President Jacob Zuma is dominating headlines and dinner conversations, sadly. Between calls for him to fall, calls for him to stand down and calls for him to step up and take responsibility, the president is either the most fighting fit or thick-skinned leader of a democracy anywhere — Humpty Dumpty seems glued to the seat of his increasingly onerous office.

When rising to power the president umshini wami’d his way into the hearts and minds of ANC voters. Here was a man that would bring about the change they wanted; jobs for the jobless, land for the landless and power to the powerless. In his 2014 inauguration speech Zuma praised the “generations of selfless freedom fighters, who made untold sacrifices” for freedom and he then promised to improve the “performance of the state” and to ”eradicate corruption and inefficiency in the public service”.

By all accounts, this month the very people who danced Zuma into office are beginning to echo back to the president awuleth’ umshini wami (bring me my machine gun), but the object of their ire has changed.

→ **DATA BLOCK**:
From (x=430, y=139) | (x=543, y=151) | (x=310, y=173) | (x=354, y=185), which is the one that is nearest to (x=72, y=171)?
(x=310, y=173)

→ **JOBS**:
1) From the commentary on President Zuma, reproduce the passage starting at "When rising to" and ending at "ire has changed.", swapping "voters" for "supporters".
2) According to the commentary on President Zuma, what did he promise in his 2014 inauguration speech to eradicate?

→ **TASK-BY-TASK RESULTS**:
1)
When rising to power the president umshini wami’d his way into the hearts and minds of ANC supporters. Here was a man that would bring about the change they wanted; jobs for the jobless, land for the landless and power to the powerless. In his 2014 inauguration speech Zuma praised the “generations of selfless freedom fighters, who made untold sacrifices” for freedom and he then promised to improve the “performance of the state” and to ”eradicate corruption and inefficiency in the public service”.

By all accounts, this month the very people who danced Zuma into office are beginning to echo back to the president awuleth’ umshini wami (bring me my machine gun), but the object of their ire has changed.

2) Corruption and inefficiency in the public service.